Bullying or harassment can be identified by repeated behaviour and intent to harm. Victims may have lower
self-esteem, increased suicidal ideation, and a variety of emotional responses, including being scared,
frustrated, angry, and depressed. Cyberbullying may be more harmful than traditional bullying.

Internet Fraud: Is a type of fraud which makes use of the Internet. This type of fraud varies greatly and
appears in many forms. It ranges from E-mail spam to online scams. Internet fraud can occur even if partly
based on the use of internet services and is mostly or completely based on the use of the internet.

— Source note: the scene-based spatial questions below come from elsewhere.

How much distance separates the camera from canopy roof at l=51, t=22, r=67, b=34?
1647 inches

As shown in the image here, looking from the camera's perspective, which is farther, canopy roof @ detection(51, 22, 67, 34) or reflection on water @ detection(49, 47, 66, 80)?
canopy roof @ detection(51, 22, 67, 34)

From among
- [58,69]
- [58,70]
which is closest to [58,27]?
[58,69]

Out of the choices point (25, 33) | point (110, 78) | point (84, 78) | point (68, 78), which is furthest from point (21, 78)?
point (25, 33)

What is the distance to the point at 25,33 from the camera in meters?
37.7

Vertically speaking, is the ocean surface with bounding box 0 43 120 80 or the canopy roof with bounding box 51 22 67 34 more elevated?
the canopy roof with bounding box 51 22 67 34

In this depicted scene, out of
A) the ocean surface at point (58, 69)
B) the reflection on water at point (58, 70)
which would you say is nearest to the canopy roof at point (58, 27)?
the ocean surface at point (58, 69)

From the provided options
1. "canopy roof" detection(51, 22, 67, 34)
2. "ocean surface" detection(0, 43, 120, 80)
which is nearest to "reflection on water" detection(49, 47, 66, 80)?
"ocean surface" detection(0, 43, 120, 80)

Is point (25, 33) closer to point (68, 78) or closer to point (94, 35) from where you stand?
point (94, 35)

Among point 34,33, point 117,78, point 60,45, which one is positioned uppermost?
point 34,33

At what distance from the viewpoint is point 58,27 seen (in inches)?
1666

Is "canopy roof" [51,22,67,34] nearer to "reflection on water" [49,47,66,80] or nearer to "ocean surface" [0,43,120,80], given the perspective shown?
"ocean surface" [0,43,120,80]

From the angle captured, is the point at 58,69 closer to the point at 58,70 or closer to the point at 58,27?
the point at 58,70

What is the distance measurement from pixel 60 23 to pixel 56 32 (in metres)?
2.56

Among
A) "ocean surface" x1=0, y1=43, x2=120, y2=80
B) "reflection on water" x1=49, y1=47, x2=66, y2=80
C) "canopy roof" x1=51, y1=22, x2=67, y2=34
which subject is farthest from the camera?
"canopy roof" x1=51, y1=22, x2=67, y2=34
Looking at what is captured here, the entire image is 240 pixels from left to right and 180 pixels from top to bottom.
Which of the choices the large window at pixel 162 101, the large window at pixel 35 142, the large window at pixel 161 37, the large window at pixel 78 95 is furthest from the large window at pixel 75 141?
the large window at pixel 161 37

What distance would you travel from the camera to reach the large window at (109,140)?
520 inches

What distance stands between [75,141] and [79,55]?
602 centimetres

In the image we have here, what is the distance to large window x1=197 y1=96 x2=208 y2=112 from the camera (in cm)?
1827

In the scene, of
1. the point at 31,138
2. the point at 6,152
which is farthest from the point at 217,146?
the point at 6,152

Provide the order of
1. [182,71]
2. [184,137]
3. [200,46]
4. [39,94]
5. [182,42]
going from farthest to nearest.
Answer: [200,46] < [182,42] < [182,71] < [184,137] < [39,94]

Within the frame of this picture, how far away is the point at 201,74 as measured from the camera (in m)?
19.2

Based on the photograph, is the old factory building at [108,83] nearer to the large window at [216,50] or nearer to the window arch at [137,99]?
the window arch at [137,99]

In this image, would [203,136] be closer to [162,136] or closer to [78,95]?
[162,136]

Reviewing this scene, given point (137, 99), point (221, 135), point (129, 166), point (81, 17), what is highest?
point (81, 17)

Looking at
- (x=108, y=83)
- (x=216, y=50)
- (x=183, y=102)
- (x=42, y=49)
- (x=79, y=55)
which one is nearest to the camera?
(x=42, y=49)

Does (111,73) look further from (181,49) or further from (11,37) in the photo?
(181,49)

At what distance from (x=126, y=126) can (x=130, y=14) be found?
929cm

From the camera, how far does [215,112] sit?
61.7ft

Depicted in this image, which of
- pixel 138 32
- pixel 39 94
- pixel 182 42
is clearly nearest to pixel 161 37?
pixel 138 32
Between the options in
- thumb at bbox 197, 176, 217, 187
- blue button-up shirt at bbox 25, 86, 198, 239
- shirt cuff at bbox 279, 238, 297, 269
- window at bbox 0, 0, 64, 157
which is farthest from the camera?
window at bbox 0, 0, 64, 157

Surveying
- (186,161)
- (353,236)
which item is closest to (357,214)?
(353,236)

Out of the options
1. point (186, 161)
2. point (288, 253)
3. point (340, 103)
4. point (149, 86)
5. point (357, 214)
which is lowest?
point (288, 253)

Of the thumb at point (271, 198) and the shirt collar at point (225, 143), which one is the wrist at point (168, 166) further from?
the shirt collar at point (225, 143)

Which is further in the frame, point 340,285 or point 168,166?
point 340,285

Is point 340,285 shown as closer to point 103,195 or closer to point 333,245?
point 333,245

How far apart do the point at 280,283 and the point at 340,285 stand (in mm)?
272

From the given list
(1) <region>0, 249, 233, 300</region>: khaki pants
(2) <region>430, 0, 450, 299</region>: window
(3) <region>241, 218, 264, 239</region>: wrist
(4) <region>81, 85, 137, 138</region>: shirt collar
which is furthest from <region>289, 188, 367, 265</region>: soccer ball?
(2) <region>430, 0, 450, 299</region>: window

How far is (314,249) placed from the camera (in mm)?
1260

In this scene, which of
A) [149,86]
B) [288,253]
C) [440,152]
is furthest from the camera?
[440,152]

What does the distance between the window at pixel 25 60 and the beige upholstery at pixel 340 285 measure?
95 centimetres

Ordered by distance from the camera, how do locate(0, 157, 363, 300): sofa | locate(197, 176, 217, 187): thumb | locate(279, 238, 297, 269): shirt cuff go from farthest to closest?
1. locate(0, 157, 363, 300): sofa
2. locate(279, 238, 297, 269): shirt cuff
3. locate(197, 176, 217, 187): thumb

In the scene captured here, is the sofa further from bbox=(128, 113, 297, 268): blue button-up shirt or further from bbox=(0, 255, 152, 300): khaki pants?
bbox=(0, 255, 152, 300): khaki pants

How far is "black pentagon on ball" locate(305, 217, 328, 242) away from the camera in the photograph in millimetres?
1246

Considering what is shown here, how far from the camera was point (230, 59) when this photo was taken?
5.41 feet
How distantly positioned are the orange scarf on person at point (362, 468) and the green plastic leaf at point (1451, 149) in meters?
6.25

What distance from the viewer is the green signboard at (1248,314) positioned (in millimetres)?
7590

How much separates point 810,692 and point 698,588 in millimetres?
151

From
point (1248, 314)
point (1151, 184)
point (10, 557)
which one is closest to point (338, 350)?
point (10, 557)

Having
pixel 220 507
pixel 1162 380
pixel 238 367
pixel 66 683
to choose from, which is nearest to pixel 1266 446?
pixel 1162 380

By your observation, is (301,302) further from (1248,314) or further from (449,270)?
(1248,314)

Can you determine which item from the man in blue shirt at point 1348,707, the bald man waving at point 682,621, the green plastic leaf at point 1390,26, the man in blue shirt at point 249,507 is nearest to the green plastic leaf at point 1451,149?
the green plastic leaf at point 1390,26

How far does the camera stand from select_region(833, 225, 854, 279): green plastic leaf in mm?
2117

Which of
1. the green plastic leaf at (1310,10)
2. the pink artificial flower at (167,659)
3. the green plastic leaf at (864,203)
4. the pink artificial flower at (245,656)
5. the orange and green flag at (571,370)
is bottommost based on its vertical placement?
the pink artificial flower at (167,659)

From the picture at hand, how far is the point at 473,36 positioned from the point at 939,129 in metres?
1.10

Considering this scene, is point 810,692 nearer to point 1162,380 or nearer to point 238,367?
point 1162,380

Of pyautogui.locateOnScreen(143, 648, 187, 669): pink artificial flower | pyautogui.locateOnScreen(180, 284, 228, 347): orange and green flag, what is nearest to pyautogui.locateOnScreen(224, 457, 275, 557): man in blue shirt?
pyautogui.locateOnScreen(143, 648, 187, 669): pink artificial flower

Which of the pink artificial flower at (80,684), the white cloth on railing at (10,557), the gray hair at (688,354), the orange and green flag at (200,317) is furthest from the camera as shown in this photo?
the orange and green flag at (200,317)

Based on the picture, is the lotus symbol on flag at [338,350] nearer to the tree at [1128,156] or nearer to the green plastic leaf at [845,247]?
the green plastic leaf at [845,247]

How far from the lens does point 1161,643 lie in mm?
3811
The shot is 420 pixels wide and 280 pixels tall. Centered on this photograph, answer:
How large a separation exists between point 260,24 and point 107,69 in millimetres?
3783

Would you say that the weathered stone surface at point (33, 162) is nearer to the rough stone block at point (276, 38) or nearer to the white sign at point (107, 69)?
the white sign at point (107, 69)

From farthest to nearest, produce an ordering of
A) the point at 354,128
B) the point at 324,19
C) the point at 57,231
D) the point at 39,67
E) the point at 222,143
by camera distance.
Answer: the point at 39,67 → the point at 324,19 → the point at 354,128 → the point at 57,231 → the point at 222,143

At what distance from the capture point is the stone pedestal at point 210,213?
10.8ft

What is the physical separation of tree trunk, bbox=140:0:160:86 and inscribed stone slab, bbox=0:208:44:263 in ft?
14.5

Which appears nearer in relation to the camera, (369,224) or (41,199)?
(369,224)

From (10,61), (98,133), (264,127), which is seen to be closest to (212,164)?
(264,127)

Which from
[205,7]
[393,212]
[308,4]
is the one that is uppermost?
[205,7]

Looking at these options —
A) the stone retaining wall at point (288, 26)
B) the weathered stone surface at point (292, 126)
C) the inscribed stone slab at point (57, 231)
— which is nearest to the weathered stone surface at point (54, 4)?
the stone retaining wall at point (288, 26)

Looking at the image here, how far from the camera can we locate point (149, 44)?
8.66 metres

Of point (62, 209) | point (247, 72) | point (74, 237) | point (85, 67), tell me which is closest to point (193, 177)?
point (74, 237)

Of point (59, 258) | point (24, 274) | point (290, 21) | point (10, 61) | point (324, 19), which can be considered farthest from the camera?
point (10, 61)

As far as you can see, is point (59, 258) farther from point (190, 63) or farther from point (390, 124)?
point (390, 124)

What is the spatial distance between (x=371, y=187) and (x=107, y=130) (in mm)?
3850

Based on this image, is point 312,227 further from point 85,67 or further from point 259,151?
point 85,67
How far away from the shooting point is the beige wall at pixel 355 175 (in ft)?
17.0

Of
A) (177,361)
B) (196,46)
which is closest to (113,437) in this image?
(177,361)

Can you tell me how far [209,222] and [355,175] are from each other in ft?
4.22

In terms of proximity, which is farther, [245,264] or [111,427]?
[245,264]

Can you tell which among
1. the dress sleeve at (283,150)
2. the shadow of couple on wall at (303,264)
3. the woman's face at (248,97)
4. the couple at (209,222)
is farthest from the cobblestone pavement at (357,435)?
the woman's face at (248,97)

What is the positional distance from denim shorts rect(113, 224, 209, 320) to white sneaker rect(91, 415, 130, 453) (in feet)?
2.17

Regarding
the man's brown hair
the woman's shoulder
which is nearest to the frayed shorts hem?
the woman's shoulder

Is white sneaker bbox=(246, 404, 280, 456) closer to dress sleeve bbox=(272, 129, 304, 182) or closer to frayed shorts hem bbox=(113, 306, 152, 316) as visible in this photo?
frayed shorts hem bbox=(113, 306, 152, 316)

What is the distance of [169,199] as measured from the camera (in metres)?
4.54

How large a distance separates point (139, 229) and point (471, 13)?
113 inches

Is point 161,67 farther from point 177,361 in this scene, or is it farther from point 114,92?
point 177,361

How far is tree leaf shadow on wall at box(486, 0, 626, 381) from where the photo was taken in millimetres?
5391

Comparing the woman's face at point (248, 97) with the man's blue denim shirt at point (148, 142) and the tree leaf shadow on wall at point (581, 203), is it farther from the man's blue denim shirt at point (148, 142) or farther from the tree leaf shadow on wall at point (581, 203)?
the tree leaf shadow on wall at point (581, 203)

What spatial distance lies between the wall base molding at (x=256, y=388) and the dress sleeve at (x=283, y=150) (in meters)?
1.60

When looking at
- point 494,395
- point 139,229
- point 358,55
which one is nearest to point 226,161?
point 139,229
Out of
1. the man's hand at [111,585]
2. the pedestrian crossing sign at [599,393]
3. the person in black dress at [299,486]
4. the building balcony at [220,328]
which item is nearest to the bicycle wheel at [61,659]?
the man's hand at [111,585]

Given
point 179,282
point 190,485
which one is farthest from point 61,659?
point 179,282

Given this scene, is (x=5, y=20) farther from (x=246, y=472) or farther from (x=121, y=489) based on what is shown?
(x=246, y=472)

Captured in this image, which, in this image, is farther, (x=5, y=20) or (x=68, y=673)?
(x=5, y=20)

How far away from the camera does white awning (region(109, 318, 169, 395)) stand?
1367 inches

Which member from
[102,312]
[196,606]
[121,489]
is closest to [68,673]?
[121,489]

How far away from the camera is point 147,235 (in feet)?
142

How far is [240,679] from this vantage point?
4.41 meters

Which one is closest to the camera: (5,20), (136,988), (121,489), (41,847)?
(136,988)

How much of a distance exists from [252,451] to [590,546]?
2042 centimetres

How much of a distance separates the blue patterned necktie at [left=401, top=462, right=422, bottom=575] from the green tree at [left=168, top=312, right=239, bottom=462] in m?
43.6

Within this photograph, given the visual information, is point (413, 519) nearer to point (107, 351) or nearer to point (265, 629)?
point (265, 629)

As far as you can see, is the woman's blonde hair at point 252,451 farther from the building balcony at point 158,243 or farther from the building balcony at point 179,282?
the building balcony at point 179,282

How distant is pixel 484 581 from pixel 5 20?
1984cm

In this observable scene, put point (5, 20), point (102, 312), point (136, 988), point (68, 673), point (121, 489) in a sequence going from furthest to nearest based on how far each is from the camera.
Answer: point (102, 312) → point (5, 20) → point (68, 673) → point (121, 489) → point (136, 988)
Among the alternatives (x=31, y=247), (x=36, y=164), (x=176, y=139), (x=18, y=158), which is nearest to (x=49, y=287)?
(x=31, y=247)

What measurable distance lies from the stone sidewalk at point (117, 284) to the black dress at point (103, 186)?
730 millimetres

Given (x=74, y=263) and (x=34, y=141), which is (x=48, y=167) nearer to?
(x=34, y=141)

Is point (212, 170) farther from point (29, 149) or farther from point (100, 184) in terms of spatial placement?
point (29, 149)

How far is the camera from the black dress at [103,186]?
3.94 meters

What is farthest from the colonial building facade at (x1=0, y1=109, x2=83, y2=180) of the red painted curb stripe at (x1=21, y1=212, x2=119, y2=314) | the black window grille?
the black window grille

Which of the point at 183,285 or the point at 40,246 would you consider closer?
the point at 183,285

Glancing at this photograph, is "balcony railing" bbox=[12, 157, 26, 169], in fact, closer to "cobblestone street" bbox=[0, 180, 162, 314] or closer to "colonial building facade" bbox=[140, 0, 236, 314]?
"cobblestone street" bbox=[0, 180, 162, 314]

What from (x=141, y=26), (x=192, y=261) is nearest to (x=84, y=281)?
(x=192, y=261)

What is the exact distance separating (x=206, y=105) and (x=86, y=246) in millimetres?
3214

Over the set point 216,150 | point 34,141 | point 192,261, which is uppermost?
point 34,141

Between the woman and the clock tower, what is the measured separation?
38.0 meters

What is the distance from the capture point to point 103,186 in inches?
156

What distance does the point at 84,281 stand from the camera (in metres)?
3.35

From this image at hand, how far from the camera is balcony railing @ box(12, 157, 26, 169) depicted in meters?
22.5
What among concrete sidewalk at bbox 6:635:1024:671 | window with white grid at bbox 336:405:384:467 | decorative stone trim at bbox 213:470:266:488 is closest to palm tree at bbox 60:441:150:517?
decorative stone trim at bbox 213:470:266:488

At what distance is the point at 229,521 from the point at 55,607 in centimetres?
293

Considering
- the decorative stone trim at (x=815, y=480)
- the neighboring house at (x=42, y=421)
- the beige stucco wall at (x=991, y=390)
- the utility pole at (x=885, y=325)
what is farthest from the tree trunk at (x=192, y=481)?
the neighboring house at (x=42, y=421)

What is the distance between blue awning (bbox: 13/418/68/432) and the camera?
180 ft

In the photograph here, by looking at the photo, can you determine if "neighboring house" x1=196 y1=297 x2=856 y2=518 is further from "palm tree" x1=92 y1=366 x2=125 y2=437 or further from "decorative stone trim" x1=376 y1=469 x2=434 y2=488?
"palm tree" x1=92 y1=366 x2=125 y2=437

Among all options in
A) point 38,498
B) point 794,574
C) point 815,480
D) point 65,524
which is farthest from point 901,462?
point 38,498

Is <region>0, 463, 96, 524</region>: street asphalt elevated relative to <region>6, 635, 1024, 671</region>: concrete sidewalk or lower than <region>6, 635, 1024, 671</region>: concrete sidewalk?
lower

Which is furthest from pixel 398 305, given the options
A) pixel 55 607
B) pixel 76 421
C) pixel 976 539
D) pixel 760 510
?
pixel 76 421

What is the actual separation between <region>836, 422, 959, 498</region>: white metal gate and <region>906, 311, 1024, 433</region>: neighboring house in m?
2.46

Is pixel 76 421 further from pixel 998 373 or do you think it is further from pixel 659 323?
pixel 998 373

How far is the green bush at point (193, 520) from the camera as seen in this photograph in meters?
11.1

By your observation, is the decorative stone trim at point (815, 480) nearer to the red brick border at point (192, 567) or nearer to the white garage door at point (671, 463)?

Cybersquatting: The act of registering a domain name with the intent to profit from the goodwill of a
trademark belonging to someone else.

Computer hoax: An inaccurate statement or story spread through the use of computers. This is common on
social media.

Digital manipulation: The alteration of digital content, usually text or photographs, music, etc. In addition
to being a copyright concern, digital manipulation (digitally altering digital content) can be used to misquote
individuals, repeat comments out of context, retouch photographs—even create false or misleading
photographs—and so is an ethical concern, as well. While there are some beneficial, ethical,
noncontroversial applications of digital manipulation (such as aging photos of missing children to show
what they may look like at the present time, or altering photos of wanted criminals or suspects to show
possible alternate appearances for law enforcement purposes), the matter of altering photos for publication
purposes is the subject of debate.

COMPUTER LAB RULES AND REGULATIONS


General Rules

1) Students will not be allowed in any computer lab without adult supervision.
2) No downloading without teacher approval.
3) Save only to home directory.
4) Limit printing - teacher approved.
5) No gum, candy, food or drinks allowed in computer labs.
6) Do not deface or damage any equipment.
7) Do not place any inappropriate items into or underneath any equipment.
8) Keep cords out of your mouth.

Before You Come In

9) Keep your hands clean.


10) Leave gum, candy, food, and drinks outside.

Before You Leave the Lab

11) Make sure you have saved your work.


12) Make sure you have picked up all printed documents.
13) Close all programs.
14) Log out.
15) Push your chair under the table.